Metaflow Sandbox

As described in Metaflow on AWS, Metaflow comes with built-in integrations to various services on AWS. The seamless integration to the cloud is a key benefit of Metaflow.

We know that setting up all the required components in AWS is not trivial. To make it easier to evaluate Metaflow on AWS, we provide a hosted sandbox environment at no cost where you can test Metaflow with your own code and data.

Only a limited number of sandboxes are available. When you sign up, you are added to a waitlist for a private sandbox. It may take anywhere between days to weeks to get access to the sandbox. We will notify you by email once your sandbox is ready. Please contact us if you have any questions about signing up or using the sandbox.

Choose Your Own Sandbox Adventure

Here are some ideas that you can try with the sandbox:

Sandbox Rules

Sandbox is a limited test environment:

  • It is solely intended for testing and evaluating Metaflow for data science use cases. It is not a production environment. It is also not a general-purpose computation platform.

  • While you can test your code with your own datasets, make sure you don’t use any data that contains confidential information, personal information, or any sensitive information.
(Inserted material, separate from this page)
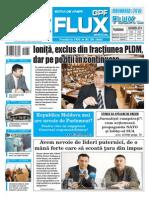 FLUX 26-09-2014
  • By default, your access to the sandbox will expire in 7 days, after which all data in the sandbox will be permanently deleted. You may contact us by email if you need more time for evaluation.

  • There is no internet connectivity in the Sandbox. We have pre-installed most common R libraries in the Sandbox.

  • You can use up to 8 concurrent instances with cpu=8 (8 cores) and memory=30000 (30GB of RAM) using the batch decorator.

It is important that you read and agree to the Metaflow Sandbox terms of use and privacy policy before signing up.

Sign up for a Sandbox

You can sign up for a sandbox at metaflow.org/sandbox.

Here is a short screencast that walks you through the process (no audio). This screencast shows the sign up process for Metaflow Python package. It is the same process for R.

  1. After agreeing to the Terms of Use and Privacy Policy, you will need to sign up with your GitHub account. This is required so we can verify your identify to prevent abuse.

  2. You will be added to a waitlist. You can log in to metaflow.org/sandbox to see the status of your process. You can expect that the status will remain at "Waiting for the next available sandbox" for many days.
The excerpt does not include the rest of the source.